V. Complex Concepts Simplified
- Jurisdictional deadline for appeal: A due date set by law for filing a notice of appeal. If you miss it, the appellate court has no power to hear your case.
- Rule 59(e) motion (28-day limit): A request asking the trial court to alter or amend its judgment. Must be filed within 28 days—no exceptions. If timely, it pauses (tolls) the appeal deadline; if late, it does not.
- Rule 60(b) motion: An extraordinary request to set aside a final judgment for specific reasons (e.g., mistake, newly discovered evidence). It rarely succeeds and does not usually extend appeal deadlines unless filed within 28 days.
- Rule 8 pleading standard: Complaints must be short and plain, showing entitlement to relief and telling each defendant what they did wrong. Extreme length, confusion, or lack of clarity can violate Rule 8.
- Pro se representation limits: You can represent yourself, but not other people (including your children or relatives). Minors must have licensed counsel to appear in court.
- Waiver by inadequate briefing: On appeal, if you fail to clearly explain why the trial court erred with legal and record support, the appellate court will treat the issue as waived and will not address it.
- Post-judgment class certification: After a case is dismissed and final judgment is entered, class motions are generally improper unless the judgment is first set aside.

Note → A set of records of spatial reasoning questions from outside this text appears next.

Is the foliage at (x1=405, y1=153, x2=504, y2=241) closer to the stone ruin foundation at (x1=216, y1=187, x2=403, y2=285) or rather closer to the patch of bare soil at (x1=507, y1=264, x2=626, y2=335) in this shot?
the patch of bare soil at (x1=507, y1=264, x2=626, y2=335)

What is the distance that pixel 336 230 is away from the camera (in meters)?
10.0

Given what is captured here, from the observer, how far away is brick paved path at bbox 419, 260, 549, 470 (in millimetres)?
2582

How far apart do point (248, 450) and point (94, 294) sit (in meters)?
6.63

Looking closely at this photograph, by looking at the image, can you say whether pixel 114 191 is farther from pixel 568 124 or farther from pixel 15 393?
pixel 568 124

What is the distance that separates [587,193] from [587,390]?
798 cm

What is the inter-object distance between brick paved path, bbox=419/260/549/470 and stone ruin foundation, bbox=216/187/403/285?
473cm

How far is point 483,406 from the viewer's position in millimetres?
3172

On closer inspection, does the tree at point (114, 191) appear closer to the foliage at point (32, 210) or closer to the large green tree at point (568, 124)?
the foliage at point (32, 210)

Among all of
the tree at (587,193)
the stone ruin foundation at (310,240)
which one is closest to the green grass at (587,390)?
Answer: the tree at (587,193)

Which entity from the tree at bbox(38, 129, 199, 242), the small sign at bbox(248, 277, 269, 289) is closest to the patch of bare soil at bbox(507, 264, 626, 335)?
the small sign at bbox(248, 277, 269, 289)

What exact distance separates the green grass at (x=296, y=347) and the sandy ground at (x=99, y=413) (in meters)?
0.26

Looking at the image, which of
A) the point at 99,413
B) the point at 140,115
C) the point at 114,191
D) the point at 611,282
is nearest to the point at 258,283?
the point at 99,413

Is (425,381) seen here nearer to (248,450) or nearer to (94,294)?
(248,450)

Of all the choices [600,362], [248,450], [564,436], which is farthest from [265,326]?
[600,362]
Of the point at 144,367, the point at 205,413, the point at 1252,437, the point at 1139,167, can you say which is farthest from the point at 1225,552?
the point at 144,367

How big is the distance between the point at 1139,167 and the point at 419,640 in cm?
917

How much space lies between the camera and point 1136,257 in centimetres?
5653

VI. What the Court Did Not Decide
The Tenth Circuit did not reach the merits of any substantive claims about the child-custody proceedings, constitutional violations, or immunity defenses. Its rulings were purely procedural: jurisdictional timeliness, the propriety of post-judgment relief, and appellate waiver.
Conclusion
Vanbuskirk v. State of Oklahoma is a clear reminder that civil procedure and appellate rules are not mere technicalities. The Tenth Circuit dismissed untimely appeals for lack of jurisdiction, enforced the 28-day deadline for Rule 59(e) motions, applied the high bar for Rule 60(b) relief, and affirmed the district court’s striking of a post-judgment class motion. It also reiterated that pro se status does not permit representing others and that inadequate briefing leads to waiver on appeal.
For future litigants—especially those proceeding without counsel—the case underscores practical imperatives: file timely, concise, rule-compliant pleadings; ensure every unrepresented party signs; obtain counsel for minors; adhere to post-judgment motion deadlines; and, on appeal, present fully developed arguments explaining why the lower court erred. While nonprecedential, the decision provides a persuasive, procedural roadmap in the Tenth Circuit and beyond.
Case details: Vanbuskirk v. State of Oklahoma, Nos. 24-6049, 24-6069, 24-6070, 24-6078, 24-6079, 24-6080 (10th Cir. Mar. 25, 2025) (Carson, J.) (nonprecedential; citable for persuasive value under Fed. R. App. P. 32.1 and 10th Cir. R. 32.1).